» TEXT EXCERPT
_ _ _ _

With several excellent market researchers executing statistically-sound studies that show anomalous activity in the gold markets, almost always with an unexplainable downward bias that falls outside the statistical realms of random probability, the above peculiar action transpiring like clockwork at noon New York Time as the gold markets close in London is extremely provocative. Reginald Howe, in his landmark lawsuit against the major gold-shorts, even builds on the statistical evidence of anomalous trading between London and New York to buttress his strong case.
As I hammer-out this essay on February 7th, my attention continues to be drawn to the television in my office that shows the interesting spectacle of Congressional inquiries into the rapidly snowballing Enron scandal. One of the allegations that various Congressfolks (more politically correct than Congressmen I suppose) have brought up in the hearings is that Enron used its trading activities to illegally manipulate the wholesale market for electricity in California. I can't even count the times that "price manipulation" and "derivatives" have spilled off various crusading Congressfolks' lips.
With the four daily Kitco gold charts shown above only the very smallest tip of the iceberg of continuing anomalous trading activity in gold that looks awfully anti-free-market in origin, I imagine that the gold shorts must be wetting their pants. The coming gold scandal, when it blows, will make Enron look like a picnic because the scheme to officially cap gold involves the most corrupt and disgraceful American President in US history, Bill Clinton, his Treasury Secretary henchman now running Citigroup Robert Rubin, once-deified but now loathed Fed Chairman Alan Greenspan, and other incredibly high-profile people from government and Wall Street.
In addition, the gold-fixing scandal was a crucial cornerstone of the great equity bubbles that helped perpetuate the illusion of a strong dollar and low inflation. If gold had been allowed to rise to signal systemic dollar problems in the late 1990s, as it would have done without concerted central bank gold sales, millions, perhaps tens of millions, of Americans would have had a chance to protect their scarce capital from the coming nuclear fallout of the US equity bubble implosions. With gold rigged there were few other warning signs of impending equity doom, a monumental scandal in the making.
The more that I watch the Enron hearings unfold, the more trouble I know that the executives managing gold operations at the huge market players mentioned in Reg Howe's lawsuit are really in. Once the gold scandal blows open and the terrible implications are laid naked for the whole world to see, the crusade for justice will be relentless against those who manipulated the global gold market to prop-up an increasingly shaky dollar and probably sold-off the gold owned by the American people to perpetuate hyper-dangerous equity bubbles for political reasons.
If you are an executive at a major US corporation involved in suppressing gold through targeted trading activity, and you are within reach of the US Congress, you had best get the heck out of dodge before the nefarious gold activities since 1995 break wide open! As the Enron scandal abundantly shows, past political contributions and Washington connections are meaningless once the American people are hurt and Congressfolks need to inquisitorially grandstand in election years!

_ _ _ _

» DATASET CONTENT
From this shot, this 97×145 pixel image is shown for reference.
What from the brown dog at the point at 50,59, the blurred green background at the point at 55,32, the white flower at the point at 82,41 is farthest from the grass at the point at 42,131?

_ _ _ _

» GIVEN PROBLEM 1
On what date does the gold market essay say it is being written?
» GIVEN PROBLEM 2
Retype the passage of the gold market essay starting at "If you are an" and ending at "in election years!".
The material has nothing to do with the gold market essay.

» EXERCISE RESULT 1
February 7th.

» EXERCISE RESULT 2
If you are an executive at a major US corporation involved in suppressing gold through targeted trading activity, and you are within reach of the US Congress, you had best get the heck out of dodge before the nefarious gold activities since 1995 break wide open! As the Enron scandal abundantly shows, past political contributions and Washington connections are meaningless once the American people are hurt and Congressfolks need to inquisitorially grandstand in election years!